Kasus pertama terjadi di Kelurahan Paoman, Indramayu. Sebuah keluarga menjadi korban pembunuhan berencana yang dilakukan oleh dua pelaku berinisial R dan P. Peristiwa ini dipicu persoalan utang piutang sebesar Rp750 ribu. Pelaku R merasa sakit hati karena korban, Budi Awaludin, menolak mengembalikan pinjaman tersebut. Pada 29 Agustus 2025, R mendatangi rumah korban dan memukul kepala Budi menggunakan pipa besi hingga tewas. Tidak berhenti sampai di situ, R dan P juga menghabisi nyawa istri serta anak korban yang berada di lokasi. Para pelaku kemudian membawa kabur barang berharga dan mobil korban, namun berhasil ditangkap pada 1 September 2025. Mereka kini dijerat pasal pembunuhan berencana.

Kasus kedua terjadi di Surabaya dan Mojokerto. Seorang pria bernama Alvi Maulana (24) tega membunuh pacarnya, TAS (25), di sebuah kamar kos kawasan Lidah Wetan pada 31 Agustus 2025. Setelah menusuk leher korban hingga meninggal dunia, pelaku memutilasi jasad menjadi ratusan bagian dan menyebarkan potongan tersebut di berbagai lokasi, termasuk dalam kamar, di halaman kos, dan di semak-semak daerah Pacet, Mojokerto. Menurut keterangan polisi, tindakan ini bermula dari pertengkaran terkait tuntutan gaya hidup dan masalah ekonomi. Pelaku berhasil ditangkap kurang dari 14 jam setelah kejadian. Keluarga korban menuntut hukuman maksimal bagi pelaku.

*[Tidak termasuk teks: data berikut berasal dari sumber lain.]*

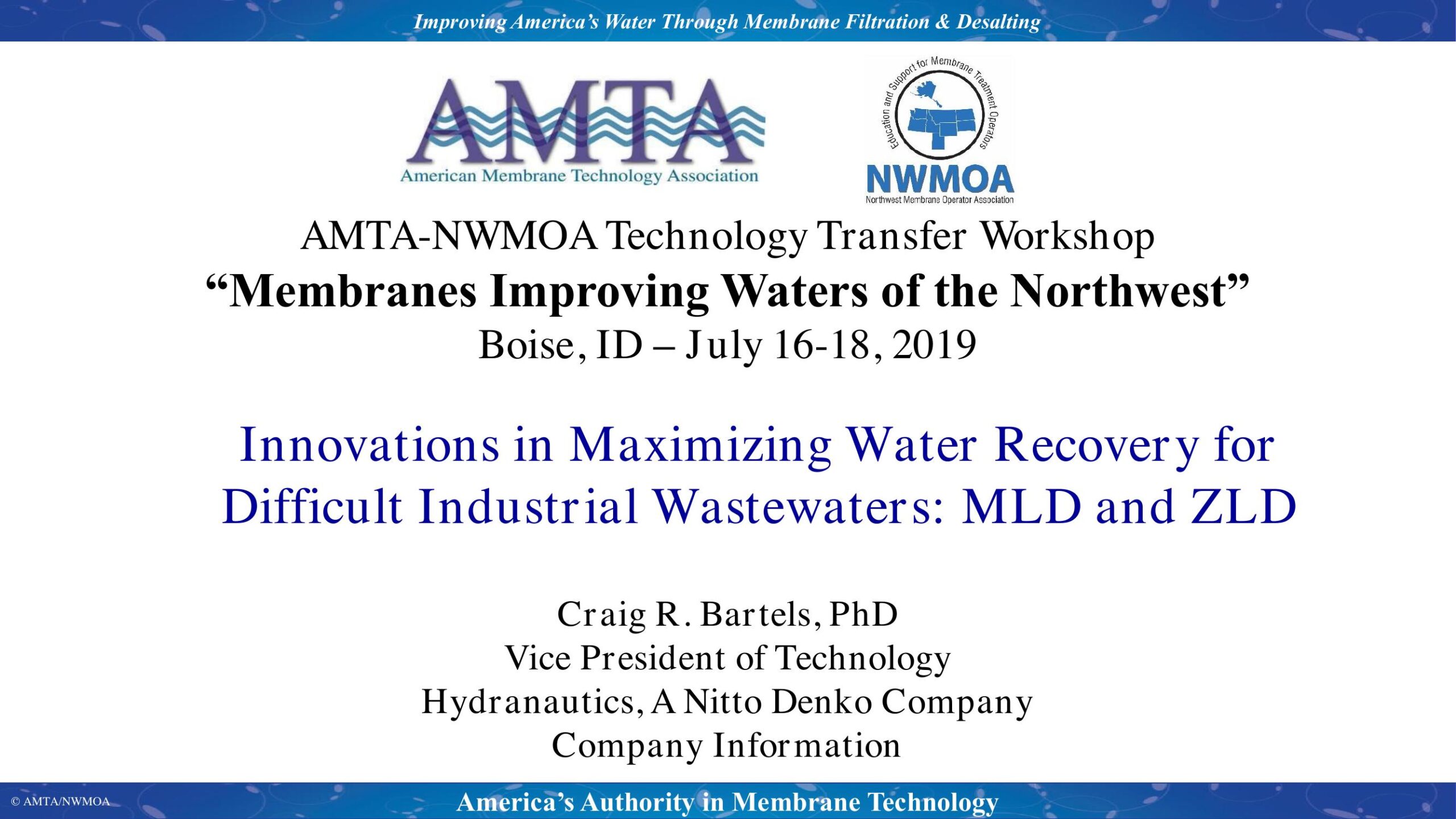 Improving America's Water Through Membrane Filtration & Desalting

AMTA
American Membrane Technology Association

Education and Support for Membrane Treatment Operators
NWMOA
Northwest Membrane Operator Association

AMTA-NWMOA Technology Transfer Workshop
"Membranes Improving Waters of the Northwest"
Boise, ID – July 16-18, 2019

Innovations in Maximizing Water Recovery for Difficult Industrial Wastewaters: MLD and ZLD

Craig R. Bartels, PhD
Vice President of Technology
Hydranautics, A Nitto Denko Company
Company Information

© AMTA/NWMOA

America's Authority in Membrane Technology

Kedua kasus ini menjadi refleksi keras bahwa pengendalian emosi, komunikasi, serta penyelesaian masalah secara bijak sangat diperlukan untuk mencegah tindakan kekerasan. Dendam dan kemarahan yang tidak diatasi dapat berubah menjadi tragedi yang tidak hanya merugikan korban, tetapi juga menghancurkan kehidupan pelaku dan keluarganya.